AMID DEATHS, TALES OF TECH SAVING LIVES IN UP
That India is a country of extremes is perhaps best highlighted by how public healthcare is delivered and monitored.
On the one hand, you have children dying in Gorakhpur, where oxygen supply was discontinued at the peak of the annual encephalitis outbreak that sickens several thousands and kill hundreds during the monsoons each year.

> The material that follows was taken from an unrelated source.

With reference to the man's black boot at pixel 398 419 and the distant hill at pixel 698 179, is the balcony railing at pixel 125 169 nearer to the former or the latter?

On the other, you have technology solutions being successfully used to ensure there is no shortage of quality vaccines. The system is so efficient that several countries in Asia, including the Philippines, Indonesia, Bangladesh, Nepal and Thailand, are keen to adopt it.
Scores of children die each year in the 955-bed BRD Medical College in Gorakhpur, which is the referral hospital for all encephalitis-affected districts in the densely populated Terai region of Uttar Pradesh and Bihar.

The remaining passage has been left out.